# DOCUMENT SEGMENT
When Legion asks "does this unit have a soul?", what it means is 'am I more than a machine?'. We see Legion act heroically, ready to sacrifice itself for its people, but also for its crew, who have no real benefit to it or its hivemind. When Legion fights for you, it does so out of duty, loyalty, compassion. These are all human emotions. 'Does this unit have a soul?' is Mass Effect's version of 'Do Androids Dream of Electric Sheep?'. It is asking what makes an intelligent machine a true life form? There is no measure for what makes you alive, not when machines advance to a level of intelligence that makes them functionally identical to organic life. When Legion says 'does this unit have a soul?' it is asking 'can I fall in love?', and the next Mass Effect game needs to answer 'yes'.

There is the fairly major question of how this would happen. Even if we accept, following the events of Mass Effect 3, that the geth are not the evil faceless villains they are in the first game, it appears the next game will make the 'Destroy' ending canon - that means no geth. But then, does it? We've seen in the poster that geth do feature, even if our only confirmed sighting of the geth is one dead specimen and one huge geth-shaped crater. If we assume that even in the Destroy ending, the geth bodies survived (or at least some of them did), then couldn't they be resurrected? Tali's father's experiments on exactly that are the backdrop for her loyalty mission in Mass Effect 2, the pinnacle of the entire trilogy. If they can be resurrected, could they be separated from the hivemind? And would that, in turn, give them greater freedom to experience all the joys of the soul, including love? Also, if we get greater creative control of our story like in Dragon Age, we might not even be a human (maybe there will be no humans at all), and could yet get to weave a love story between a geth and a quarian.

Tali and Legion's argument in Mass Effect 2

I'm not even sure if I would pursue a geth romance myself. There would be a level of fascination that would pull me into seeing the narrative play out, though it probably wouldn't come from any real attraction on my behalf. Just as likely I'll be glad that it's there and end up romancing the pretty asari on my first playthrough, just as I did with Liara and Peebee. Mass Effect has previously used Yvonne Strahovski and Natalie Dormer as face models too, though Dormer was not a romance option. If the new Mass Effect game does that again with someone like Anya Taylor-Joy, then all the intellectual curiosity in the world could not stop me kissing ATJ in space.

Everyone always wants more from Mass Effect romances. They're some of the most developed in gaming, and that's why we're so eager to always add to them. More options, more queerness, more races. More, more, more. Mass Effect has more to it than just being a dating sim, but the relationships underpinning your character sit at the heart of every journey. The next game needs to go even bigger with them, and a geth romance could be the best way to do it.

# EXTRACTED ENTRIES
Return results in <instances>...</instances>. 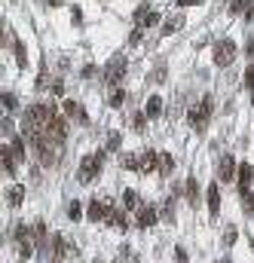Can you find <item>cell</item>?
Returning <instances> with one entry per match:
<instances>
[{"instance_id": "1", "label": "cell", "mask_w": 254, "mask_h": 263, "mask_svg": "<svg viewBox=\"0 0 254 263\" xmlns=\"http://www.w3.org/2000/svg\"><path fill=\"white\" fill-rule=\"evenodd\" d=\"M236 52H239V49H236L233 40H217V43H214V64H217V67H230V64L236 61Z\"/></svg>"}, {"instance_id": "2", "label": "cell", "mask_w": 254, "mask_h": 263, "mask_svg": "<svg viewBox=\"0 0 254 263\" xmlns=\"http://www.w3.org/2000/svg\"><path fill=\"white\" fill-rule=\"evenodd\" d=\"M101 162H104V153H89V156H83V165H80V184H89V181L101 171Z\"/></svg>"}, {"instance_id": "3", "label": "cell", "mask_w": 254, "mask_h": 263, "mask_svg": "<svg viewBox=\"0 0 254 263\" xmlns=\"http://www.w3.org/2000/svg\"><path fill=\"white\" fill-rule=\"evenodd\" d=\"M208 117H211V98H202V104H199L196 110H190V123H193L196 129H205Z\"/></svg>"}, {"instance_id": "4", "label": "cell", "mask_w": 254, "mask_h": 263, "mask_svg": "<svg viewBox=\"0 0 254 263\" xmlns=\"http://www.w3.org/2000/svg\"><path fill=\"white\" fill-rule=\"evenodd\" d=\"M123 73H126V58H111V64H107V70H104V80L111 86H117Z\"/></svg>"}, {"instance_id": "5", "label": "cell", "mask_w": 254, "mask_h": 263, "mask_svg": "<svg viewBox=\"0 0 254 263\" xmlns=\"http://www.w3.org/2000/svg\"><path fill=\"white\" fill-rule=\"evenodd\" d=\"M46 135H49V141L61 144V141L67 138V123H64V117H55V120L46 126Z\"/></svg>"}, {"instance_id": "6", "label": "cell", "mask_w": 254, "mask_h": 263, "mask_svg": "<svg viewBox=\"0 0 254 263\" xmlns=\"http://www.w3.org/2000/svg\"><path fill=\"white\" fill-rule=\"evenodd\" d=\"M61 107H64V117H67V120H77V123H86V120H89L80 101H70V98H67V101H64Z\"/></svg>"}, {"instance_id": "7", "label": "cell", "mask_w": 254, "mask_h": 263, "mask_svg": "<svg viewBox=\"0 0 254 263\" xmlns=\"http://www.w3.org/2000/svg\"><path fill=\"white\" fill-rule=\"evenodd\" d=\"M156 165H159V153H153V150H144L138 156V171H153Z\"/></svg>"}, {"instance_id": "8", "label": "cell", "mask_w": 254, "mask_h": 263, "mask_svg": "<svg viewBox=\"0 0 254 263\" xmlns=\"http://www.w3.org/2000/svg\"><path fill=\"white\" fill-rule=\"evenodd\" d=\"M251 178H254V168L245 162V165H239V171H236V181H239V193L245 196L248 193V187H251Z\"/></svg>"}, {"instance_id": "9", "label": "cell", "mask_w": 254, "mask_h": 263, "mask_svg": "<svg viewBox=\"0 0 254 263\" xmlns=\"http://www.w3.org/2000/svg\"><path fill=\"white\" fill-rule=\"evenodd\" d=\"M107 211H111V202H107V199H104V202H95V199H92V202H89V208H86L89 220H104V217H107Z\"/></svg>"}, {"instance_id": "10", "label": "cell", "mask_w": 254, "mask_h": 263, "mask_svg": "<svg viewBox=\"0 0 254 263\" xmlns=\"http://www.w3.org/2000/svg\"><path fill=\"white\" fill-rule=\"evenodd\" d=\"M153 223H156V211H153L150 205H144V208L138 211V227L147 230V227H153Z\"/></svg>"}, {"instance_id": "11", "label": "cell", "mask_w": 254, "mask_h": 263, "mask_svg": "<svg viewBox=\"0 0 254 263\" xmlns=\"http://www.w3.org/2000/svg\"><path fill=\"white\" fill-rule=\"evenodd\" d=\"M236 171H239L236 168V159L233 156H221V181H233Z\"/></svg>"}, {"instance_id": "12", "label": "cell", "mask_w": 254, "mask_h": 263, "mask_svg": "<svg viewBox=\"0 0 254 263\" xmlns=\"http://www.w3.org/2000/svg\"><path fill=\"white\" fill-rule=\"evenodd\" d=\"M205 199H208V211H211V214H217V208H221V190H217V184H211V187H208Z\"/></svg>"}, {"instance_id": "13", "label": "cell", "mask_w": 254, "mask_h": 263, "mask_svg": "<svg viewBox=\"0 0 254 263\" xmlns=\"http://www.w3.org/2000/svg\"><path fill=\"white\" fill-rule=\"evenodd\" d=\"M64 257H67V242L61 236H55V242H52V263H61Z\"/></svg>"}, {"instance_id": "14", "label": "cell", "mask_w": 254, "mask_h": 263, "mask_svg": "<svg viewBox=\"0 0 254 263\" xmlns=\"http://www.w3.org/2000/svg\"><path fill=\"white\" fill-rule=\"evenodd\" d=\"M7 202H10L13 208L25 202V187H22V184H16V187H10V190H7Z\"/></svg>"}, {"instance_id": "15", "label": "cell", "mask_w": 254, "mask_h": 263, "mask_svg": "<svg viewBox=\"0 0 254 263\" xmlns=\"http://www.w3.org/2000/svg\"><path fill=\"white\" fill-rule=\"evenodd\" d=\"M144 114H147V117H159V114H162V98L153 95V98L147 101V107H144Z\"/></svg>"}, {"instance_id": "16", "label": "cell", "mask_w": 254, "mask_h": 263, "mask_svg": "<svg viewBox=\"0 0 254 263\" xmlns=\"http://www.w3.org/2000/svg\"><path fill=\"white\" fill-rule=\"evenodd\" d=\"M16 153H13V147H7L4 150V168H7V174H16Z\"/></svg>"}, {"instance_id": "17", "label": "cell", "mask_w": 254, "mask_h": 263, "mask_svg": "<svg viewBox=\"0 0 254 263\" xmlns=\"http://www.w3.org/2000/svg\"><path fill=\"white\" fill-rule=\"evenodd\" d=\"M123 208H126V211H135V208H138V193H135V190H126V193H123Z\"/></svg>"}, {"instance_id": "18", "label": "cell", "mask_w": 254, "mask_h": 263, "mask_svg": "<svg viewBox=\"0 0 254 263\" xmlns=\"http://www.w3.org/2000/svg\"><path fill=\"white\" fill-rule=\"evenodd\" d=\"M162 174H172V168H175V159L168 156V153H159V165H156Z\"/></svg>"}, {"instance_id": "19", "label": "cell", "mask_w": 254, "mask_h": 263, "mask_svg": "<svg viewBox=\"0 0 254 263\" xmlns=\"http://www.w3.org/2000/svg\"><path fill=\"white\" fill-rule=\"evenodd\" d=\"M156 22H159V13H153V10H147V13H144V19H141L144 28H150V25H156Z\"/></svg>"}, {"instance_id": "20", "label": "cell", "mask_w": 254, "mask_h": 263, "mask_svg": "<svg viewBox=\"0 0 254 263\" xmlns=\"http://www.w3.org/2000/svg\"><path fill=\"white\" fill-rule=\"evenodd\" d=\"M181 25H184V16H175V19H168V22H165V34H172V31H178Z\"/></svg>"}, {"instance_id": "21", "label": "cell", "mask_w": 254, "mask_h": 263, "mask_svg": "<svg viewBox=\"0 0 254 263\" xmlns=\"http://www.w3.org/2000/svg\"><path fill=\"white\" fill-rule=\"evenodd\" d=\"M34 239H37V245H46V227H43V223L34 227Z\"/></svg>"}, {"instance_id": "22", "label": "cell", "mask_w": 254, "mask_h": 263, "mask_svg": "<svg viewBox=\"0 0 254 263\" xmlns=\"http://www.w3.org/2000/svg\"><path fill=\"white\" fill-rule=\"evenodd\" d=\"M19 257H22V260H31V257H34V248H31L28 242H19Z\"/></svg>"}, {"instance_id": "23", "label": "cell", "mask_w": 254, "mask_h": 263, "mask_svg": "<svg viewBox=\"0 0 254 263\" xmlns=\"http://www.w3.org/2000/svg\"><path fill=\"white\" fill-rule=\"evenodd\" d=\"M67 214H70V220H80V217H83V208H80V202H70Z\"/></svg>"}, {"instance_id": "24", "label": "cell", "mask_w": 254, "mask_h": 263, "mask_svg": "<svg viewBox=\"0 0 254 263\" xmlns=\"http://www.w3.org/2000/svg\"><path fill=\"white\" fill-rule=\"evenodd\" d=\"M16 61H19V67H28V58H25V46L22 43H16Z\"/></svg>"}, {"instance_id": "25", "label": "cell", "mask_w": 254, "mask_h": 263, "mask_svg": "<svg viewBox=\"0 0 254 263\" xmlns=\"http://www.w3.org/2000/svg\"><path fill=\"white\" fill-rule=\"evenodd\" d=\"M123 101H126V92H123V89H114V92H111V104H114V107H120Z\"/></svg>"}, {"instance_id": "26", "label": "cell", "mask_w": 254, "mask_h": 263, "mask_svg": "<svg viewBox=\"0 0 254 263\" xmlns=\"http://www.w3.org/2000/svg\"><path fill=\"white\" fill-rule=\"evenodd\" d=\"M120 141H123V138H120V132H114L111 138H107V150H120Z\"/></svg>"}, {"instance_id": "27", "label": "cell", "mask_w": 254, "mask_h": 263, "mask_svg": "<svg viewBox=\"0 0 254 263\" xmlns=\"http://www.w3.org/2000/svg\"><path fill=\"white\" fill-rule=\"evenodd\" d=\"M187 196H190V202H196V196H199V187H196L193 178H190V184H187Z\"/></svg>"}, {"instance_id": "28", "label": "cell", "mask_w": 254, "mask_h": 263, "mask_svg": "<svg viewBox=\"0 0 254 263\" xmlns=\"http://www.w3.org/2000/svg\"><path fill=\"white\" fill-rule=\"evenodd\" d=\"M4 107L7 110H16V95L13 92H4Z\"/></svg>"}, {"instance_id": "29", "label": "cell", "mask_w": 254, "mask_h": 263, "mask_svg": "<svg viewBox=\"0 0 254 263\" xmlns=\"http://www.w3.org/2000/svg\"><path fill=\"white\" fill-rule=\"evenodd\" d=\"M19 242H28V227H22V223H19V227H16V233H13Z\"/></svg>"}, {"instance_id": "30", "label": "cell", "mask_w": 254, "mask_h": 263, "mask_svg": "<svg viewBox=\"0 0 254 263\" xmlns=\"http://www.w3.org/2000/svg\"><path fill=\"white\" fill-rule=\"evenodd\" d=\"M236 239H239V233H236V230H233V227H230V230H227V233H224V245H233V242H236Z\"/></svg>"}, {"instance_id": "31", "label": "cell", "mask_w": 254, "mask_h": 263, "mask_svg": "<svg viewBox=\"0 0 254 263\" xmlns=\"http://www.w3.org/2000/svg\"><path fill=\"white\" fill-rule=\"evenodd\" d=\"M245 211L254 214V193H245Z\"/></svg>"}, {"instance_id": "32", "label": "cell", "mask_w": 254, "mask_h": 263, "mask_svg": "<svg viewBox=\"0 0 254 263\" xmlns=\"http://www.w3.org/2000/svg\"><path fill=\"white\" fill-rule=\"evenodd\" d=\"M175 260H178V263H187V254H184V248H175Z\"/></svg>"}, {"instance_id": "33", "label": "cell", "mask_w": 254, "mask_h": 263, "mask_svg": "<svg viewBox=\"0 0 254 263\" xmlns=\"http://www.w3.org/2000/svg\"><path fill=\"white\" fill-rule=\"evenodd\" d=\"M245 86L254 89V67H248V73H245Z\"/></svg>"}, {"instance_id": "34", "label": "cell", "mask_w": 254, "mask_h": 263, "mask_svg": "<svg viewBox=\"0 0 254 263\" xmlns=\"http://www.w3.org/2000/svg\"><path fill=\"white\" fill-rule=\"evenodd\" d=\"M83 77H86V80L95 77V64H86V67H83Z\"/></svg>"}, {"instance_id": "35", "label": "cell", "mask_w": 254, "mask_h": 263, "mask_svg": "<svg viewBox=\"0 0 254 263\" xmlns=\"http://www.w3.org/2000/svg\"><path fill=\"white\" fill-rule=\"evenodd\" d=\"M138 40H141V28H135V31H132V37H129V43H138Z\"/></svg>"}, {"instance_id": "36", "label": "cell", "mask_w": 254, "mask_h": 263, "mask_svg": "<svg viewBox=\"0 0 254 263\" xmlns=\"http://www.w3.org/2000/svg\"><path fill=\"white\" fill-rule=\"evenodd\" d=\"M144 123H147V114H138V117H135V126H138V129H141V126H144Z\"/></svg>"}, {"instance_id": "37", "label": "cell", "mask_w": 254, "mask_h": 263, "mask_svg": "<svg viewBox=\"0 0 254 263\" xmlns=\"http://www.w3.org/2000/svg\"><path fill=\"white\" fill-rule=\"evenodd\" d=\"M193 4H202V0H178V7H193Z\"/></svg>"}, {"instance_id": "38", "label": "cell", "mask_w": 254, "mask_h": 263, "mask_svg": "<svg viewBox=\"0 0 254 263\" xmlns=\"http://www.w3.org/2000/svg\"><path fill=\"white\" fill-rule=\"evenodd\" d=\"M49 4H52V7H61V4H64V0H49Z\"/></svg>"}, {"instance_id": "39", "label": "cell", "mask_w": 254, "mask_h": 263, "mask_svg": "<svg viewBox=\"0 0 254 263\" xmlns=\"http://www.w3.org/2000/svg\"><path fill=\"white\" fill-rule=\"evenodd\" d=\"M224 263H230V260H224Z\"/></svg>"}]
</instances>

# WHAT THE EXERCISE ASKS
Can you copy out everything in the Mass Effect passage from "When Legion asks" down to "to answer 'yes'.", replacing "Legion" with "the geth unit"? The lines are separate material, unrelated to the Mass Effect passage.

# TASK RESULT
When the geth unit asks "does this unit have a soul?", what it means is 'am I more than a machine?'. We see the geth unit act heroically, ready to sacrifice itself for its people, but also for its crew, who have no real benefit to it or its hivemind. When the geth unit fights for you, it does so out of duty, loyalty, compassion. These are all human emotions. 'Does this unit have a soul?' is Mass Effect's version of 'Do Androids Dream of Electric Sheep?'. It is asking what makes an intelligent machine a true life form? There is no measure for what makes you alive, not when machines advance to a level of intelligence that makes them functionally identical to organic life. When the geth unit says 'does this unit have a soul?' it is asking 'can I fall in love?', and the next Mass Effect game needs to answer 'yes'.